POSH: A TLS Compiler that Exploits Program Structure
- Wei Liu ,
- James Tuck ,
- Luís Ceze ,
- Wonsun Ahn ,
- Karin Strauss ,
- José Renau ,
- Josep Torrellas
PPoPP 2006 (Principles and Practice of Parallel Programming) |
Published by Association for Computing Machinery, Inc.
As multi-core architectures with Thread-Level Speculation (TLS) are becoming better understood, it is important to focus on TLS compilation. TLS compilers are interesting in that, while they do not need to fully prove the independence of concurrent tasks, they make choices of where and when to generate speculative tasks that are crucial to overall TLS performance.
This paper presents POSH, a new, fully automated TLS compiler built on top of gcc.

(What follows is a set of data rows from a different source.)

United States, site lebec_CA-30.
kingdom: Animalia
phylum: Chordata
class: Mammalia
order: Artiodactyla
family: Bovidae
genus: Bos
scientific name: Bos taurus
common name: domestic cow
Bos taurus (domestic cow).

POSH is based on two design decisions. First, to partition the code into tasks, it leverages the code structures created by the programmer, namely subroutines and loops. Second, it uses a simple profiling pass to discard ineffective tasks. With the code generated by POSH, a simulated TLS chip multiprocessor with 4 superscalar cores delivers an average speedup of 1.30 for the SPECint 2000 applications. Moreover, an estimated 26% of this speedup is a result of the implicit data prefetching provided by squashed tasks.